══ MATERIAL FOR THIS EXERCISE ══
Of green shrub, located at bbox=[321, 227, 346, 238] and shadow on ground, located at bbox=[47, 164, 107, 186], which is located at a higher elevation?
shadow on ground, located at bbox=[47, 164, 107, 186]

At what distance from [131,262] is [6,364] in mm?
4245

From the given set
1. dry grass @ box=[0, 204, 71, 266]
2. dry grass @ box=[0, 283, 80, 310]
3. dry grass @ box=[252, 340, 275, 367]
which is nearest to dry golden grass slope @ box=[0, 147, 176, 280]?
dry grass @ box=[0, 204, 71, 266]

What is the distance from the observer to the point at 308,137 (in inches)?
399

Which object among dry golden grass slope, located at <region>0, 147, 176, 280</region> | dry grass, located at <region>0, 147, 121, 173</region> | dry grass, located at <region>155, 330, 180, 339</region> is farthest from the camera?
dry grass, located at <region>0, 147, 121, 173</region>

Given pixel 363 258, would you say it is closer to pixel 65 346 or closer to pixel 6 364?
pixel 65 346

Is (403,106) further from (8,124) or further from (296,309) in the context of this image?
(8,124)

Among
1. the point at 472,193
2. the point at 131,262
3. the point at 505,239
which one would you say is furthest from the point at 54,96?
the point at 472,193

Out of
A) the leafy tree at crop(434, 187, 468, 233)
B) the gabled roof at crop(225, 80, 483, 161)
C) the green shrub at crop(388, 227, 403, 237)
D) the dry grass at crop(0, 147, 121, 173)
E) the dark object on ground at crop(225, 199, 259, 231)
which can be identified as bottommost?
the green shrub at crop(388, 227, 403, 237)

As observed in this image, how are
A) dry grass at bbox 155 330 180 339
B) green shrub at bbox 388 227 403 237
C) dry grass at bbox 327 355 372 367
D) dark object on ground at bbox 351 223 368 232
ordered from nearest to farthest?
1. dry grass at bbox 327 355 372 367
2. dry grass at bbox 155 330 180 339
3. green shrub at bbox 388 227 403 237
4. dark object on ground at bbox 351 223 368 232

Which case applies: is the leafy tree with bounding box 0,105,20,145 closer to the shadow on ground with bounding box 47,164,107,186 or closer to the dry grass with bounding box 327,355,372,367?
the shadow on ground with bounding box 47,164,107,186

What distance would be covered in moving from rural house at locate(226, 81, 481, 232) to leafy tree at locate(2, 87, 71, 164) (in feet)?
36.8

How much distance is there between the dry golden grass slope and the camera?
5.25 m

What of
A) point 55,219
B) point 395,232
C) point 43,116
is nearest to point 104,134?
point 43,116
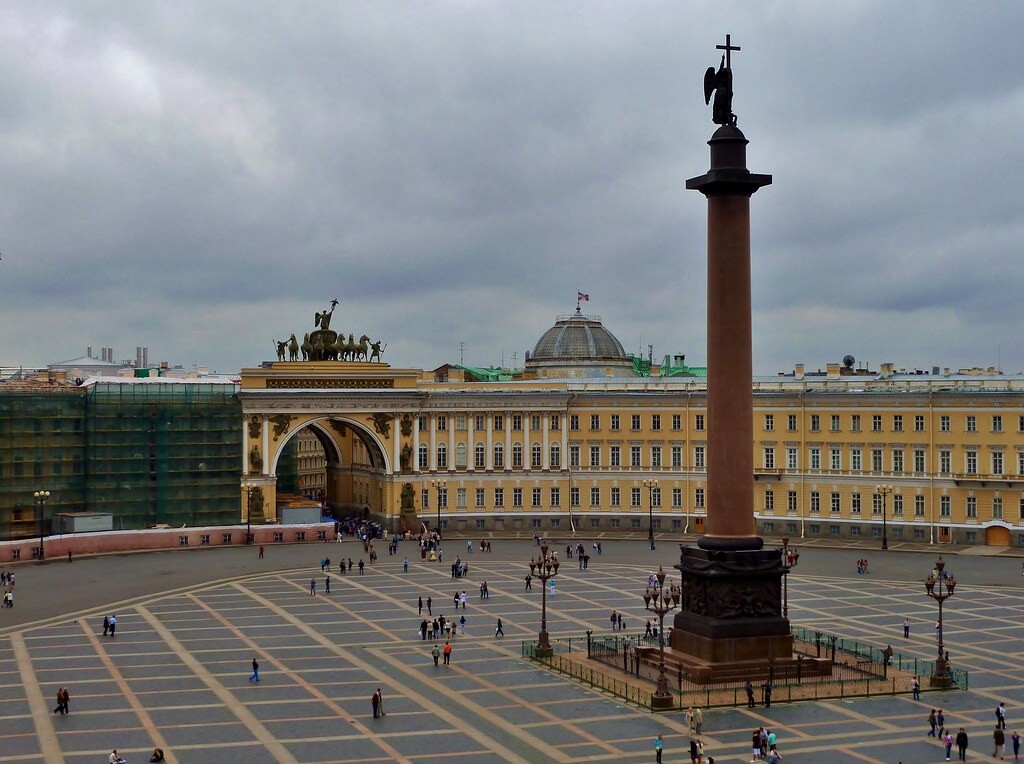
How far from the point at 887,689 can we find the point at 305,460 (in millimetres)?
87800

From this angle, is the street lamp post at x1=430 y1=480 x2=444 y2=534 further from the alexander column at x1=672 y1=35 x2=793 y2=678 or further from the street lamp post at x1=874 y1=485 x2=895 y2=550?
the alexander column at x1=672 y1=35 x2=793 y2=678

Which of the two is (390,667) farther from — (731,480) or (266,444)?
(266,444)

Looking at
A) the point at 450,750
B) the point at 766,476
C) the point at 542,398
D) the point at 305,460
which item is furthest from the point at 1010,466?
the point at 305,460

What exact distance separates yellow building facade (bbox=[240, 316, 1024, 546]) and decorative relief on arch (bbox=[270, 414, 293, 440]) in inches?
4.9

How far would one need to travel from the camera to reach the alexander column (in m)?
39.6

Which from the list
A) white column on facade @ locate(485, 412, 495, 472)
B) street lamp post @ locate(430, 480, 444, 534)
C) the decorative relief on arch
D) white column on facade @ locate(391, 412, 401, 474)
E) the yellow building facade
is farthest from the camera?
white column on facade @ locate(485, 412, 495, 472)

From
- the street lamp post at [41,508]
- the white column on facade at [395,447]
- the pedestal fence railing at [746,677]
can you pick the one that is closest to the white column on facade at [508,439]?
the white column on facade at [395,447]

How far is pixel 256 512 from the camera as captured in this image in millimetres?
80438

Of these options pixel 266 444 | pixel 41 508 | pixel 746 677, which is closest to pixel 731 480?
pixel 746 677

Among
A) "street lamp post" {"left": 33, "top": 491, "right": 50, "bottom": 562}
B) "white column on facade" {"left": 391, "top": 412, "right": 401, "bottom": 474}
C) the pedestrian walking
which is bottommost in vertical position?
the pedestrian walking

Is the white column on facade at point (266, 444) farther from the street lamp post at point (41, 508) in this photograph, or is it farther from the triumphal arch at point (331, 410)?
the street lamp post at point (41, 508)

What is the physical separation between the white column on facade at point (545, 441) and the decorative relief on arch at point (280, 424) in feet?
53.9

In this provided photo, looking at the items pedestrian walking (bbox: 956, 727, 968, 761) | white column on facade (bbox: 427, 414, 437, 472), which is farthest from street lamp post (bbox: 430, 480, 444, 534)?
pedestrian walking (bbox: 956, 727, 968, 761)

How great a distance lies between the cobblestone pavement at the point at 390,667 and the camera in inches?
1300
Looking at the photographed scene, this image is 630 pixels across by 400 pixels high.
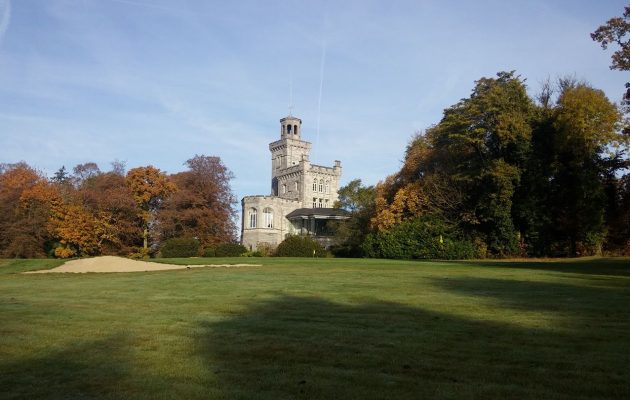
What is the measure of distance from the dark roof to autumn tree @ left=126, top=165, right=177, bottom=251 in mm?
24674

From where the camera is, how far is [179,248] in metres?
47.4

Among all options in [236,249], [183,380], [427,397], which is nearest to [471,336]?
[427,397]

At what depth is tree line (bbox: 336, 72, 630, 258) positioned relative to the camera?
119 ft

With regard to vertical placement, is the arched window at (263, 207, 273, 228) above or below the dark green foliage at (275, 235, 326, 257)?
above

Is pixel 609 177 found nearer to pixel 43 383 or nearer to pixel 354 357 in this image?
pixel 354 357

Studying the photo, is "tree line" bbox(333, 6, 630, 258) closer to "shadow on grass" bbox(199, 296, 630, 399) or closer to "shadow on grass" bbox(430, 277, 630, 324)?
"shadow on grass" bbox(430, 277, 630, 324)

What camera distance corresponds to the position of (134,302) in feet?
39.9

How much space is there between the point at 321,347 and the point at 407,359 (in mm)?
1202

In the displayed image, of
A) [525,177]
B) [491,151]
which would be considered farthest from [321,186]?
[525,177]

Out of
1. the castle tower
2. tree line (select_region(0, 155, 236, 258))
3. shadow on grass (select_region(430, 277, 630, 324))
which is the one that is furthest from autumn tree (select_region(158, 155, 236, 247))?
shadow on grass (select_region(430, 277, 630, 324))

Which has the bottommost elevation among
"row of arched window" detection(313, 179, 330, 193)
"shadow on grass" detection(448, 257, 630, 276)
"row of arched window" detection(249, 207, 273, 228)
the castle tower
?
"shadow on grass" detection(448, 257, 630, 276)

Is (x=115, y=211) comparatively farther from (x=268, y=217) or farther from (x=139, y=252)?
(x=268, y=217)

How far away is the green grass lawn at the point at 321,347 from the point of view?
5090 mm

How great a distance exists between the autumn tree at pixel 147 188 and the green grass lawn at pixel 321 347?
138ft
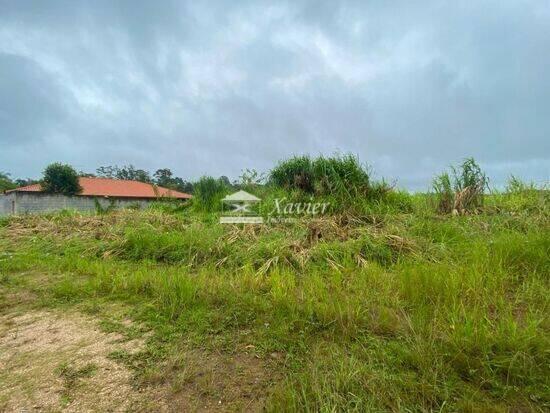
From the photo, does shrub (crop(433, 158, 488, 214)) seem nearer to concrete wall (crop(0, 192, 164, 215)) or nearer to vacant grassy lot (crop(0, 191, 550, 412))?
vacant grassy lot (crop(0, 191, 550, 412))

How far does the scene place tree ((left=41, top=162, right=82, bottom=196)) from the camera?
23.4 metres

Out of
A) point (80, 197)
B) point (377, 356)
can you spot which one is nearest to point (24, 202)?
point (80, 197)

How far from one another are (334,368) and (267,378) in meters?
0.37

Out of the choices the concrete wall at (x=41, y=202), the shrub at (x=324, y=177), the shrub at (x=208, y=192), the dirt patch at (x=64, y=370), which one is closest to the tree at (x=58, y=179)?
the concrete wall at (x=41, y=202)

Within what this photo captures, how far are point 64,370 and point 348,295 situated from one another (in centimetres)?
201

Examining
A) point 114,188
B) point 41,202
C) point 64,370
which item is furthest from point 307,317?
point 114,188

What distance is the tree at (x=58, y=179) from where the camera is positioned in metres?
23.4

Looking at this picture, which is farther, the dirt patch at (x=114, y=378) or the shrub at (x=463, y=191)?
the shrub at (x=463, y=191)

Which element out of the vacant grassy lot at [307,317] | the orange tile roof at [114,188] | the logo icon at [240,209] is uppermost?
the orange tile roof at [114,188]

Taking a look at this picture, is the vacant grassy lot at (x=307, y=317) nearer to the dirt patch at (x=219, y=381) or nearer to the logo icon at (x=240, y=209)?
the dirt patch at (x=219, y=381)

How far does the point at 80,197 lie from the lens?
20875mm

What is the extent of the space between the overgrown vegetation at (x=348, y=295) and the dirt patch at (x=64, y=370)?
14 cm

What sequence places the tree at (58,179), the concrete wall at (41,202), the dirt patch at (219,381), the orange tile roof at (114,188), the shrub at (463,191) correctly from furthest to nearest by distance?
1. the orange tile roof at (114,188)
2. the tree at (58,179)
3. the concrete wall at (41,202)
4. the shrub at (463,191)
5. the dirt patch at (219,381)

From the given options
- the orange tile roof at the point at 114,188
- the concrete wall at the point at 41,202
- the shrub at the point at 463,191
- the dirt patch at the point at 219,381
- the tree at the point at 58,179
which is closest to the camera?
the dirt patch at the point at 219,381
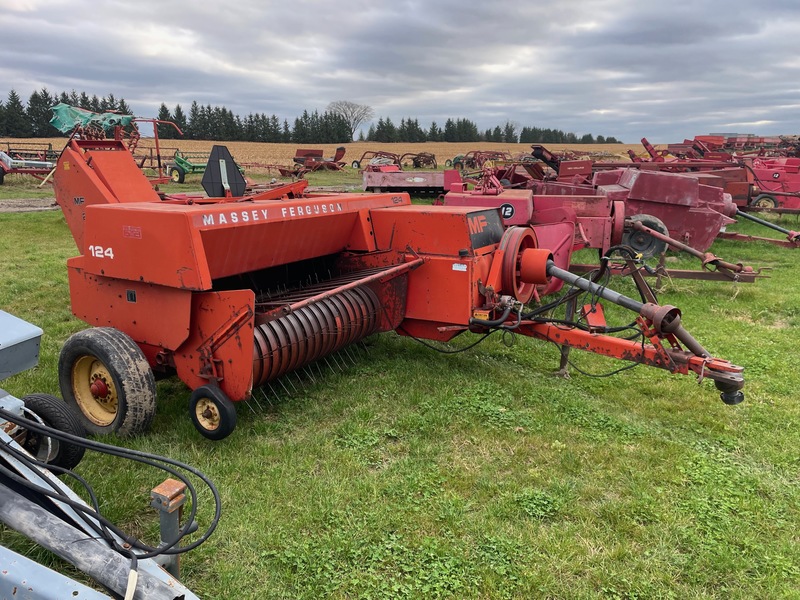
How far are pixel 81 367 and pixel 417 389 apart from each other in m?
2.35

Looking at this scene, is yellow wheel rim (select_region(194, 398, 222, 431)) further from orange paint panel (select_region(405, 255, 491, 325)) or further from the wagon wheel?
the wagon wheel

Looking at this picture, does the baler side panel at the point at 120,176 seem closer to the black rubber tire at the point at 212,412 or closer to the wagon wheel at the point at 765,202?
the black rubber tire at the point at 212,412

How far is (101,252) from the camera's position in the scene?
3.85 meters

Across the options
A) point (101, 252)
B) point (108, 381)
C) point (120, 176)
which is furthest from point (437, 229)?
point (120, 176)

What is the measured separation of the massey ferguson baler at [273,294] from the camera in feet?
11.6

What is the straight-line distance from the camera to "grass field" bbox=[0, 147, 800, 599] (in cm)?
263

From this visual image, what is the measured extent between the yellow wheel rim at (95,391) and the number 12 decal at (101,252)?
67 centimetres

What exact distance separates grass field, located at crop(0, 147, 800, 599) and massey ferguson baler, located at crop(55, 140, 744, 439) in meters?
0.38

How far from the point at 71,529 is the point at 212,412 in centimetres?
147

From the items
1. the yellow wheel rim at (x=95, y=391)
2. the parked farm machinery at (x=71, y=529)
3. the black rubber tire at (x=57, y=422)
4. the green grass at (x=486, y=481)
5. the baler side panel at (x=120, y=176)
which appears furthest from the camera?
the baler side panel at (x=120, y=176)

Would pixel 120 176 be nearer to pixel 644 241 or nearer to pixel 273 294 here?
pixel 273 294

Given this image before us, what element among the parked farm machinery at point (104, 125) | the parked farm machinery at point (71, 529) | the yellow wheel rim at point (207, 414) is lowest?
the yellow wheel rim at point (207, 414)

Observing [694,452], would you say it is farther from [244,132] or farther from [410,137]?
[410,137]

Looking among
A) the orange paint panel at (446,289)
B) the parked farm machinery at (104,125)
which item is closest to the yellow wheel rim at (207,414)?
the orange paint panel at (446,289)
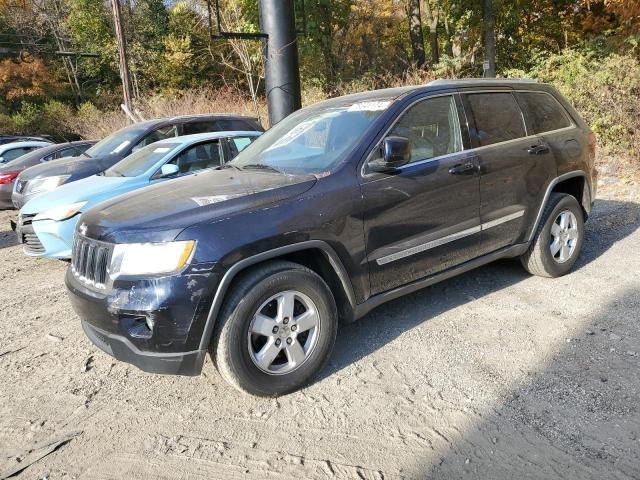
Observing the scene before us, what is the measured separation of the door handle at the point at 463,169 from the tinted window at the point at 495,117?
0.28 meters

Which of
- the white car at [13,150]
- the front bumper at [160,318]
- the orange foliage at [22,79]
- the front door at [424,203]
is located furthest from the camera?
the orange foliage at [22,79]

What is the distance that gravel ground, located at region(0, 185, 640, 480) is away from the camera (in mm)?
2529

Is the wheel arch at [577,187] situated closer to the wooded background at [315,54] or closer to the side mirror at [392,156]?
the side mirror at [392,156]

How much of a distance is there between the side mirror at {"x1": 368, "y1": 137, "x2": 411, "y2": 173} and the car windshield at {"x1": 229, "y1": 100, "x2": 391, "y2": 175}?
23 centimetres

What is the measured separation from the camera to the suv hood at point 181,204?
111 inches

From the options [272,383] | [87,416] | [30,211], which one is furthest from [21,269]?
[272,383]

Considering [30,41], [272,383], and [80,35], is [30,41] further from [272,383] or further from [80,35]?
[272,383]

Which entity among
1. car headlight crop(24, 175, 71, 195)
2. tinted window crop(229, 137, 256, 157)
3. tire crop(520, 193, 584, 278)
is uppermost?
tinted window crop(229, 137, 256, 157)

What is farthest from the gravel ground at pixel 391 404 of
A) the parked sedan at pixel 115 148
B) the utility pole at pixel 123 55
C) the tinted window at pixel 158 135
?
the utility pole at pixel 123 55

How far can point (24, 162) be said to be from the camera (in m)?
11.0

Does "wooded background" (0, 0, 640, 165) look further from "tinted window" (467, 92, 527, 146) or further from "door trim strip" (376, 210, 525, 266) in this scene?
"door trim strip" (376, 210, 525, 266)

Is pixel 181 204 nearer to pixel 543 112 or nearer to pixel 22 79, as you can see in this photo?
pixel 543 112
═══
Rewrite the lines from the one containing "Is the wheel" through the end of the items as a JSON list of strings, one string per line. Omit blank lines.

[
  "Is the wheel arch at [577,187] situated closer to the wooded background at [315,54] or closer to the side mirror at [392,156]?",
  "the side mirror at [392,156]",
  "How much of a distance is there between the side mirror at {\"x1\": 368, \"y1\": 137, \"x2\": 411, \"y2\": 173} and the car windshield at {\"x1\": 229, \"y1\": 100, \"x2\": 391, \"y2\": 175}?",
  "23 centimetres",
  "What is the measured separation from the camera to the suv hood at point 181,204?",
  "111 inches",
  "From the options [272,383] | [87,416] | [30,211], which one is furthest from [21,269]?",
  "[272,383]",
  "Considering [30,41], [272,383], and [80,35], is [30,41] further from [272,383] or further from [80,35]?",
  "[272,383]",
  "Which entity among",
  "1. car headlight crop(24, 175, 71, 195)",
  "2. tinted window crop(229, 137, 256, 157)",
  "3. tire crop(520, 193, 584, 278)",
  "is uppermost?",
  "tinted window crop(229, 137, 256, 157)",
  "What is farthest from the gravel ground at pixel 391 404 of",
  "A) the parked sedan at pixel 115 148",
  "B) the utility pole at pixel 123 55",
  "C) the tinted window at pixel 158 135",
  "?",
  "the utility pole at pixel 123 55",
  "How far can point (24, 162) be said to be from the camera (in m)?",
  "11.0",
  "Does \"wooded background\" (0, 0, 640, 165) look further from \"tinted window\" (467, 92, 527, 146) or further from \"door trim strip\" (376, 210, 525, 266) in this scene?",
  "\"door trim strip\" (376, 210, 525, 266)",
  "Is pixel 181 204 nearer to pixel 543 112 or nearer to pixel 22 79, as you can see in this photo?",
  "pixel 543 112"
]